Biggest problem I see with a lot of people is that they just don’t know how the hell to persuade other people to do what they want. My damn Border Collie is a more effective trainer than most people I know–She knows precisely how to get people to throw her ball for her, and can be most charming when encountering a new small child (read: gullible mark) to throw things for her. Lots of adults I know can’t manage that simple trick, at all. It’s actually kind of disheartening to recognize that fact, when you see that the mom of said small child can’t quite get the kid to do what she wants, but that darn Border Collie has said child wrapped around her paw in about five minutes…
There are reasons I find the idea that humans domesticated dogs a bit shy of the mark; I suspect that the dogs domesticated us to their needs, just about as thoroughly. It would be interesting to be able to ask them, on a species-to-species basis, just what the hell actually went on at the dawn of our partnership. Unfortunately, I don’t think dogs ideate things in that manner, nor do they think in abstract terms the way we do. But, they damn sure know how to modify another organism’s behaviors, because my three do it all the damn time, across the gulf of language and cognition we are on the opposite sides of.

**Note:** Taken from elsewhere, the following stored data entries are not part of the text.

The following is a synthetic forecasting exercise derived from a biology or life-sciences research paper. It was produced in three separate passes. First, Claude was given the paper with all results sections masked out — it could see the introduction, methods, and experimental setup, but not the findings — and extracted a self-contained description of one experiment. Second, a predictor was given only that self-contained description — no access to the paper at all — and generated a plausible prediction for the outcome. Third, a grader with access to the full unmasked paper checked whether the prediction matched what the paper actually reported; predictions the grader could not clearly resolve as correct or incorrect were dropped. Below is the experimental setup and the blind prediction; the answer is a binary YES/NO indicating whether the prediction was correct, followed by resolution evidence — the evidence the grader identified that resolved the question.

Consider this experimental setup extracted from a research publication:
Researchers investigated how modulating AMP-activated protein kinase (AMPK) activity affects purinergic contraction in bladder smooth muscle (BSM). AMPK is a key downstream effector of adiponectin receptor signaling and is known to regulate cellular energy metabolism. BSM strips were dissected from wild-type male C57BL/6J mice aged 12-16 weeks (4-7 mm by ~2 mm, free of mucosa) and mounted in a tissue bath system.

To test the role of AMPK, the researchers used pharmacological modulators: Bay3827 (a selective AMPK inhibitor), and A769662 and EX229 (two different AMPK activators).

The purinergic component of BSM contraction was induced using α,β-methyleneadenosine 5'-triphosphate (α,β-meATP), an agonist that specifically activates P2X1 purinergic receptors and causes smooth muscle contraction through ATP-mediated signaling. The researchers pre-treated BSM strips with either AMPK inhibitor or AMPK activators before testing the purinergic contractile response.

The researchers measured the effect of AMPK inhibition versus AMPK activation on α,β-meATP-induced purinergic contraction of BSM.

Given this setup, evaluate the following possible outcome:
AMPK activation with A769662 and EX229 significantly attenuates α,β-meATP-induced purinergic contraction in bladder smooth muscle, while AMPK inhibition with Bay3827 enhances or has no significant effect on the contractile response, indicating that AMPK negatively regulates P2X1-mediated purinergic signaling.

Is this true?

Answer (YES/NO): NO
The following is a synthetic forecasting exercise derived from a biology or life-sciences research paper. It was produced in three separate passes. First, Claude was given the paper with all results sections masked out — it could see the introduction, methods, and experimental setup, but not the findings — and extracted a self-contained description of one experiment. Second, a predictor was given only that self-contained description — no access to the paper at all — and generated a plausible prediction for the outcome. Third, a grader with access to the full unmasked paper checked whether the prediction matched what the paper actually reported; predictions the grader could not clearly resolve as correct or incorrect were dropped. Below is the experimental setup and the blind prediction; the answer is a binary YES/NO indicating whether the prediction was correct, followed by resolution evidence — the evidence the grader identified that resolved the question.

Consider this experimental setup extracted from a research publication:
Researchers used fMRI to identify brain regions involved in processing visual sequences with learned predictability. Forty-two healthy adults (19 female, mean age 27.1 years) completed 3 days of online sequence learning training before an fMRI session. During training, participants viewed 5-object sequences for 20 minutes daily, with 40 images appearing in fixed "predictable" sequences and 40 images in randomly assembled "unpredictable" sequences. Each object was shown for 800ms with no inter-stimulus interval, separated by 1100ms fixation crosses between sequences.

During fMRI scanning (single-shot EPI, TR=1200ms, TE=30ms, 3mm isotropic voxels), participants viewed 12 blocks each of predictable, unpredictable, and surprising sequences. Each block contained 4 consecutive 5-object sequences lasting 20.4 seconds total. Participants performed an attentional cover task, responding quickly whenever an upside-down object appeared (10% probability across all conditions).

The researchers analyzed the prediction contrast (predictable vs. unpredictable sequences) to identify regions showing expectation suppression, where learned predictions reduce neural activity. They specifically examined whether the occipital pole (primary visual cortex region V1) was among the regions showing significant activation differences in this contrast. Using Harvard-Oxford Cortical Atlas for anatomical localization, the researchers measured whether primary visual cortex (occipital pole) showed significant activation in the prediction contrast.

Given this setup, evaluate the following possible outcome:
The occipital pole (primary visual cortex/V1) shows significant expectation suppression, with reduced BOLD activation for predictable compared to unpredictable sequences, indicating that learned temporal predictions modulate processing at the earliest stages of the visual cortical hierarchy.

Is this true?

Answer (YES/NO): NO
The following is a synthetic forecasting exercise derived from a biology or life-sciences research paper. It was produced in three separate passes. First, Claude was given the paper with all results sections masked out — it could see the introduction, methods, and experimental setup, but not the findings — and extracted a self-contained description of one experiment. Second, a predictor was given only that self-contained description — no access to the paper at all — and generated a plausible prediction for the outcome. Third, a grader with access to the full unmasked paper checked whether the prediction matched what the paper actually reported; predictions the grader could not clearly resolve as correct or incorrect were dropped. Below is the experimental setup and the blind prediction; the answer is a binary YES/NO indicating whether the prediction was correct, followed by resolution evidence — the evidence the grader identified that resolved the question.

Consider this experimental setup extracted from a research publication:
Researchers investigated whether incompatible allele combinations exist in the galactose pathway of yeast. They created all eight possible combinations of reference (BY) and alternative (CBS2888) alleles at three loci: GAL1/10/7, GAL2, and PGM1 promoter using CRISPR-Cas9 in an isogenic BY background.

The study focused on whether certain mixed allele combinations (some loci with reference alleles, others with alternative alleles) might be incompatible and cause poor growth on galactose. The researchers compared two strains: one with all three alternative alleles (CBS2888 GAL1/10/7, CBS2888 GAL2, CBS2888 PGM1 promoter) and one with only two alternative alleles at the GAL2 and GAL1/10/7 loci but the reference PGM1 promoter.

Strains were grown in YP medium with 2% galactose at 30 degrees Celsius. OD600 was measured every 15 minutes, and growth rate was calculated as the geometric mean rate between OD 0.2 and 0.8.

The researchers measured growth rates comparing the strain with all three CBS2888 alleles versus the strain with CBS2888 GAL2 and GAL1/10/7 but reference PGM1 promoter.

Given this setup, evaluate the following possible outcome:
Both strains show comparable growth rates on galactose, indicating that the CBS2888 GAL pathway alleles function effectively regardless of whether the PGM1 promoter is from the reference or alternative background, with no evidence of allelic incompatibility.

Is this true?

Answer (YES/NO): NO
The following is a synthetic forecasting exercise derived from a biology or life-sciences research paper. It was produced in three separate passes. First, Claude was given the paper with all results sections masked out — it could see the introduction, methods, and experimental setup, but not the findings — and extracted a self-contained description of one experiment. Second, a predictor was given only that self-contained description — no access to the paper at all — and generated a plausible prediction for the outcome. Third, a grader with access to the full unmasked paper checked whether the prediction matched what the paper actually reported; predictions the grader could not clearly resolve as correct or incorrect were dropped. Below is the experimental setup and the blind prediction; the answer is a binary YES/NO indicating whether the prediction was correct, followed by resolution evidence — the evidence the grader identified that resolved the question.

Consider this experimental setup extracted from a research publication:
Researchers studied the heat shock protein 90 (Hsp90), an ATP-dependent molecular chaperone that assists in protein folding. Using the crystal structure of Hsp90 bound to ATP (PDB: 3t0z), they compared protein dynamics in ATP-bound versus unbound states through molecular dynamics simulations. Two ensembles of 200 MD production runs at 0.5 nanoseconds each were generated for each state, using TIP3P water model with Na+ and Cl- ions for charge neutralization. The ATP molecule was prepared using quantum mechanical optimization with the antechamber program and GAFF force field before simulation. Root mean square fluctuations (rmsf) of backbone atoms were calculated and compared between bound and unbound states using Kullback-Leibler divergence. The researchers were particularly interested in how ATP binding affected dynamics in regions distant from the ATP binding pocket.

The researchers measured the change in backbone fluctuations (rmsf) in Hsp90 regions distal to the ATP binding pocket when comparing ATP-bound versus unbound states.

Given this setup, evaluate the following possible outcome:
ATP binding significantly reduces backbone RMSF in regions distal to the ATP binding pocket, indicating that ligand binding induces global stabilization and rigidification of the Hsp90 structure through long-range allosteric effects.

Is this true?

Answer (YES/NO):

I’m not really offended by this training thing, to be honest–The thing I kind of find sad is that the snidely contemptuous women who are buying into this idea are doing so entirely unaware of the real issue, which is not that men are dog-like in terms of cognition, but that they are so horrible at communicating their own needs and desires across the gap of sexual dimorphism. As I said, and in accordance with Karen Pryor’s teaching, a training event is not a thing where you force another to your will, but part of an ongoing conversation, carried out in actions. If you’re doing it right, the event has as much effect on the trainer as it has on the subject…
Kirk…reminds me of something Edward Hoagland said:
In order to really enjoy a dog, one doesn’t merely try to train him to be semihuman. The point of it is to open oneself to the possibility of becoming partly a dog
And, the same thing should be going on between people.
The idea of there being something negative, or insulting about training is erroneous: What is taking place is effectual communications. You’re not insulting the dog or husband/wife by framing your attempt at behavioral modification as training, you’re simply effectuating a change in behavior to make life better for both parties. Sure, some of it can take on the aspect of a parlor trick, but the thing is, unless you’re doing it with malice aforethought to be cruel and manipulative (i.e., using a training cue to induce your dog to leap off something dangerously tall, or to humiliate your husband/wife in public), all you’re really doing is practicing communication in concrete terms. Which should enable a better bond between allied partners.
Unfortunately, the majority of us frame this sort of behavioral modification in negative terms, as something a superior does to an inferior. It really isn’t–If you’re using Karen Pryor’s behavioral modification techniques on your kids because you don’t want to be picking up after them all the time, then what’s negative about that? Is it better to yell at them, with futile results and the rise in your blood pressure, or would it be better for you to effectively modify their behavior the same way you shape the behavior of your dog…?
The dog is actually a better model for learning these things, to tell the truth: You can’t make the mistake of thinking that because the object of your training is able to talk to you, then that your use of sweet reason and verbal communication alone are going to win the day. You have to work with the dog in order to shape the behavior, and do so in concrete terms such that the dog understands what you want, and it isn’t possible to make the mistake that you can “reason” with the dog to attain the behavior you want.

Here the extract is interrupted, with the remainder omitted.